From the *Department of General Anesthesiology, Anesthesiology Institute, Cleveland Clinic; †Department of Epidemiology and Biostatistics, Case Western Reserve University; ‡Division of Gastroenterology and Liver Disease, University Hospitals Case Medical Center; and §Department of Epidemiology and Biostatistics, School of Medicine, and Case Comprehensive Cancer Center, Population Health and Outcomes Research Core, Clinical and Translational Science Collaborative, Case Western Reserve University, Cleveland, OH.
Reg Anesth Pain Med. 2014 May-Jun;39(3):200-7. doi: 10.1097/AAP.0000000000000079.
Epidural analgesia may increase survival after cancer surgery by reducing recurrence. This population-based study compared survival and treated recurrence after gastric cancer resection between patients receiving epidurals and those who did not.
We used the linked federal Surveillance, Epidemiology, and End Results Program/Medicare database to identify patients aged 66 years or older with nonmetastatic gastric carcinoma diagnosed 1996 to 2005 who underwent resection. Exclusions included diagnosis at autopsy, no Medicare Part B, familial cancer syndrome, emergency surgery, and laparoscopic procedures. Epidurals were identified by Current Procedural Terminology codes. Treated recurrence was defined as chemotherapy greater than or equal to 16 months and/or radiation greater than or equal to 12 months after surgery. Recurrence was compared by conditional logistic regression. Survival was compared via marginal Cox proportional hazards regression model.
We identified 2745 patients, 766 of whom had epidural codes. Patients receiving epidurals were more likely to have regional disease, be white, and live in areas with relatively high socioeconomic status. Overall treated recurrence was 25.6% (27.5% epidural and 24.9% nonepidural). In the adjusted logistic regression, there was no difference in recurrence (odds ratio, 1.40; 95% confidence interval [CI], 0.96-2.05). Median survival did not differ: 28.1 months (95% CI, 24.8-32.3) in the epidural versus 27.4 months (95% CI, 24.8-30.0) in the nonepidural groups. The marginal Cox models showed no association between epidural use and mortality (adjusted hazard ratio, 0.93; 95% CI, 0.84-1.03).
There was no difference between groups regarding treated recurrence or survival. Whether this is true or simply a result of insufficient power is unclear. Prospective studies are needed to provide stronger evidence.
硬膜外镇痛可能通过降低复发率来提高癌症手术后的存活率。本基于人群的研究比较了接受硬膜外镇痛和未接受硬膜外镇痛的胃癌切除术后患者的生存和治疗后复发情况。
我们使用联邦监测、流行病学和最终结果计划/医疗保险数据库,确定了 1996 年至 2005 年间诊断为非转移性胃癌且年龄在 66 岁或以上的接受切除术的患者。排除标准包括尸检诊断、没有医疗保险 B 部分、家族性癌症综合征、急诊手术和腹腔镜手术。硬膜外镇痛通过当前程序术语代码确定。治疗后复发定义为手术后 16 个月以上接受化疗和/或 12 个月以上接受放疗。通过条件逻辑回归比较复发情况。
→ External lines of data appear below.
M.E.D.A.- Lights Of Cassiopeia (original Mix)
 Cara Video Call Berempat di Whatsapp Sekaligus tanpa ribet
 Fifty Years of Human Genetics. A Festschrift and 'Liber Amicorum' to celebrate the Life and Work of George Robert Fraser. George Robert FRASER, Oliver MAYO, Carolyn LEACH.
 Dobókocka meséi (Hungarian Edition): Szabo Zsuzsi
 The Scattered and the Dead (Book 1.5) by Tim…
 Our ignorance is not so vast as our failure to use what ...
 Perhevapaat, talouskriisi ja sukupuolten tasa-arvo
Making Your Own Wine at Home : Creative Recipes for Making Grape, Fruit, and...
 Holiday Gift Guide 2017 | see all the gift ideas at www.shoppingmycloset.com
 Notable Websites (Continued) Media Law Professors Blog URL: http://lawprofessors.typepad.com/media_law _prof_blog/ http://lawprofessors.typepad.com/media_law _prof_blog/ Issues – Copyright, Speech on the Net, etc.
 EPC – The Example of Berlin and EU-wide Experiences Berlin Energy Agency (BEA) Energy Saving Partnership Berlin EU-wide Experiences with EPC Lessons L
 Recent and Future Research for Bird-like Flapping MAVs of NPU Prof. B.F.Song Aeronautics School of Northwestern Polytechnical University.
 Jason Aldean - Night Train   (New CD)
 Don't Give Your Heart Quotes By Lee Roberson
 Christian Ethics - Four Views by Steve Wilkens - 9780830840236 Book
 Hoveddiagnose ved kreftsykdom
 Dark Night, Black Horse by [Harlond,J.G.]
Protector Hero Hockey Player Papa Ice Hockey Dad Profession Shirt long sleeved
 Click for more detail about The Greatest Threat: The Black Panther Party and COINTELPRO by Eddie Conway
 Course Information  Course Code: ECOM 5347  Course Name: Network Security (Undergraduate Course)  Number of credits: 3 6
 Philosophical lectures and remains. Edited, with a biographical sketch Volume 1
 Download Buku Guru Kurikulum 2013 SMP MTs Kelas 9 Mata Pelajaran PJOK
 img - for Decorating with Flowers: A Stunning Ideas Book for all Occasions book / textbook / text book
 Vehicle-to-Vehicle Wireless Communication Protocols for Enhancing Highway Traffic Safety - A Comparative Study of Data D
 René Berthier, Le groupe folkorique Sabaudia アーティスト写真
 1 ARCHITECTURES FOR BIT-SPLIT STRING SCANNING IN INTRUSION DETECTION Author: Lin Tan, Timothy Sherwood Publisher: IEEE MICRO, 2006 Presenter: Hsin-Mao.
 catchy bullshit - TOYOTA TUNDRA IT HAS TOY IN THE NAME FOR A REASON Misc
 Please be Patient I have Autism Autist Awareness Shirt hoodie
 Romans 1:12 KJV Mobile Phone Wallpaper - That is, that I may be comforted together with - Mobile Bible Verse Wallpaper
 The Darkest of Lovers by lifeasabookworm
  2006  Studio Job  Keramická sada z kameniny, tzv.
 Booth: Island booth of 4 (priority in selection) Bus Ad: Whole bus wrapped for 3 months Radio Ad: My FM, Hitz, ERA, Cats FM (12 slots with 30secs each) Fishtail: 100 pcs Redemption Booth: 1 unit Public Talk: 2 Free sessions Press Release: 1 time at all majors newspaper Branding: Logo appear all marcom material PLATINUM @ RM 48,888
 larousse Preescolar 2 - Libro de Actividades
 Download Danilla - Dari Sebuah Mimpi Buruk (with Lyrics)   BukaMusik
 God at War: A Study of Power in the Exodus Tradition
通过边缘 Cox 比例风险回归模型比较生存情况。
我们确定了 2745 例患者,其中 766 例有硬膜外编码。接受硬膜外镇痛的患者更有可能患有区域性疾病,是白人,并且居住在社会经济地位相对较高的地区。总体治疗后复发率为 25.6%(硬膜外 27.5%,无硬膜外 24.9%)。在调整后的逻辑回归中,复发率无差异(比值比,1.40;95%置信区间 [CI],0.96-2.05)。中位生存时间无差异:硬膜外组为 28.1 个月(95%CI,24.8-32.3),无硬膜外组为 27.4 个月(95%CI,24.8-30.0)。边缘 Cox 模型显示硬膜外使用与死亡率之间没有关联(调整后的危险比,0.93;95%CI,0.84-1.03)。
两组之间在治疗后复发或生存方面没有差异。这是真实的还是仅仅是由于效力不足的结果尚不清楚。需要前瞻性研究提供更强有力的证据。